Running Headers or Footers
Running headers appear at the tops (and sometimes the bottoms) of pages and are useful in helping the reader know their place in the book. A basic header consists of the author’s name on the verso (left-hand page) and the book title on the recto (right-hand page). Depending on your book, it may be better to utilize running headers by putting the chapter name, part name, or another important element on the headers instead.
Pretty much every book has page numbers. They are most commonly placed centered at the bottom of the page, or toward the outside margin at the top or bottom of the page. There are no particular rules on the placement of page numbers as long as they are consistent and easy for the reader to find.
Footnotes appear at the bottom of the page in a smaller font than the main body of the text. They can be separated from the text by a thin line or simply by a space. For particularly lengthy footnotes, they can run onto the next page. For books with few footnotes, an asterisk is usually sufficient to indicate the footnote. In books with excessive footnotes, numbers are more commonly used.
A pull quote is a quote taken directly from the text and enlarged or set off by a different typeface or color on the page in order to entice the reader. They are commonly used in magazines but can also be effective in books.

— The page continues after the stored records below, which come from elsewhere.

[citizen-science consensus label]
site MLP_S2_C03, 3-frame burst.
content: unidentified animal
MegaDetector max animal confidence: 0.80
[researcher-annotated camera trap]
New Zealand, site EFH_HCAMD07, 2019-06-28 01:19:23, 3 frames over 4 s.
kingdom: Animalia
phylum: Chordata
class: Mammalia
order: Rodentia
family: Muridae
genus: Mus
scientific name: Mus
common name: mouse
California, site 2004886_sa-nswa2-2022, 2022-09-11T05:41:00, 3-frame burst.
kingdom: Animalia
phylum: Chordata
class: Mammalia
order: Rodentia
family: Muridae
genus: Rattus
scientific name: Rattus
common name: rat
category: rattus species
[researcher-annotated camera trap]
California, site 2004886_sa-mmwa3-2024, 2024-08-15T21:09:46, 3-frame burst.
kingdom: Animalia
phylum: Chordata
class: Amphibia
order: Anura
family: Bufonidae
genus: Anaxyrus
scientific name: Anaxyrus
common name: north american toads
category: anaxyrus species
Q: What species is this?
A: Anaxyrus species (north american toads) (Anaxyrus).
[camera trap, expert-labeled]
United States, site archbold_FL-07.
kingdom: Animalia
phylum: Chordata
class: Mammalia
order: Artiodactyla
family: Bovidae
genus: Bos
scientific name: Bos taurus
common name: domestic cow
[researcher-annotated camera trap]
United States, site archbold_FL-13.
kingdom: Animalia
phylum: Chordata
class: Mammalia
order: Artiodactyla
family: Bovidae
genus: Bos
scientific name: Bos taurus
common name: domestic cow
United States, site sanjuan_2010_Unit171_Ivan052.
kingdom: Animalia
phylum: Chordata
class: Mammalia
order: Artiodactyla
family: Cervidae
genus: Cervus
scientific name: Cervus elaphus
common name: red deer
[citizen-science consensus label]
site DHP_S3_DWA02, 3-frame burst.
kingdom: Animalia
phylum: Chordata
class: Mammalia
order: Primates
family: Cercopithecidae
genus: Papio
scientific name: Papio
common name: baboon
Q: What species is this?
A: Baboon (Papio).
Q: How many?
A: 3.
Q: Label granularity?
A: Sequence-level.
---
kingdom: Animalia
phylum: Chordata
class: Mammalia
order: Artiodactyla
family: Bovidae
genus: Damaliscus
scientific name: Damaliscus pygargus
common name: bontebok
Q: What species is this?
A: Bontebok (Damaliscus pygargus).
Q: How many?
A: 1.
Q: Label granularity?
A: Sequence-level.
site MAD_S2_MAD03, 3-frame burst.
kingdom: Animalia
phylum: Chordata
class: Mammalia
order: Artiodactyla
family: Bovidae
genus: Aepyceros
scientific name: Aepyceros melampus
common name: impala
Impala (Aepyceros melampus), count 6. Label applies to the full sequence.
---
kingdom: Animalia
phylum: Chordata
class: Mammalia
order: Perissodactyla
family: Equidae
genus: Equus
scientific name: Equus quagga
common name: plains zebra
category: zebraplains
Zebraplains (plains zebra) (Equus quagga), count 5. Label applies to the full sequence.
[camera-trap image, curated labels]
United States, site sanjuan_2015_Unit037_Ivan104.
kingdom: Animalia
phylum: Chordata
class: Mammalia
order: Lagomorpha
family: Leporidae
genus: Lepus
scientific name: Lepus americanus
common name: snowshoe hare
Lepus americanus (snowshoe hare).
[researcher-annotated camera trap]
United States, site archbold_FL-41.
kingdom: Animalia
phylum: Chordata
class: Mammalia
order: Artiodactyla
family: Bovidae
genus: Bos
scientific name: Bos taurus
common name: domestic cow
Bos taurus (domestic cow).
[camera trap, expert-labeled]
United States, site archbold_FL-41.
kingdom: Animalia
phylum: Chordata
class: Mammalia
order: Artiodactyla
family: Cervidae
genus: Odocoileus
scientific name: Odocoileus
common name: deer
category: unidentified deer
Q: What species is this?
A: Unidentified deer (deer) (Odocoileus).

Sidebars, like pull quotes, are offset from the main text and highlighted in some way. Rather than a direct quote from the text, they contain information related to the content on the page, such as a relevant quote, a short list, or a pertinent fact.
When deciding what elements to use in your page design, keep your audience in mind. Also consider the size of the book. Sidebars might not work so well in a 5.5” x 8.5” size book, but would work great in an 8” x 10” to help break up the page and keep the reader engaged. Think about how your reader will be using the book and make your design decisions accordingly. If you’re unsure, your book designer should be able to give you guidance.